= John Warburton (producer) =

British television producer and director

John Warburton (also credited as John Hayward-Warburton) is a British television producer and director, best known for his collaborations with television producer, critic and prankster Victor Lewis-Smith.

==Early life==
Warburton, who was born in 1964 and raised in Worcestershire, graduated in the mid-1980s from the Tonmeister music and sound recording course at the University of Surrey. During his time at the university, he became News and Features editor for University Radio Surrey (as it then was). He went on to produce/present for various local radio stations, specialising in music including playwright Jeremy Sandford's documentary, "Songs from the Roadside", on the history and practice of British gypsy music.

==Career==
In 1997, he began working in television, collaborating on the series Ads Infinitum (1996-1998, for BBC Two) and the series TV Offal (1997-1998, for Channel 4), both written by Lewis-Smith with Paul Sparks.

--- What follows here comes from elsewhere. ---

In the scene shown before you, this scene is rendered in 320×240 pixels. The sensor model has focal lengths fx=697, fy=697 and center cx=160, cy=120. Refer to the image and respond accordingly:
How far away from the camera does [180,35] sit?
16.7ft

He and Lewis-Smith produced a documentary about the now-defunct BBC Radiophonic Workshop, Alchemists of Sound, which was broadcast on BBC Four in October 2003. The documentary Artie Shaw - Quest for Perfection, written and presented by Russell Davies and produced by Warburton was shortlisted for a Grierson Award in 2004. Another joint production with Lewis-Smith, Here's a Piano I Prepared Earlier: Experimental Music in the 1960s achieved Grierson shortlisting in 2005. This film was shown at the Barbican, as part of the 70th birthday Music of Steve Reich film series. Lewis-Smith and he, now credited as co-producer, editor and Tonmeister, also collaborate on BBC Two's 21st Century Bach, which features historically informed performances of Johann Sebastian Bach's works by organist John Scott-Whiteley, using European organs with connections to Bach.

He worked on the series of seven occasional documentaries by actor Keith Allen made for Channel 4 Television, either as editor or producer, and is co-producer and editor of Allen's feature-film documentary Unlawful Killing, which has Lewis-Smith as writer and executive producer. This movie made its debut in the Marché du Film in Cannes in May 2011.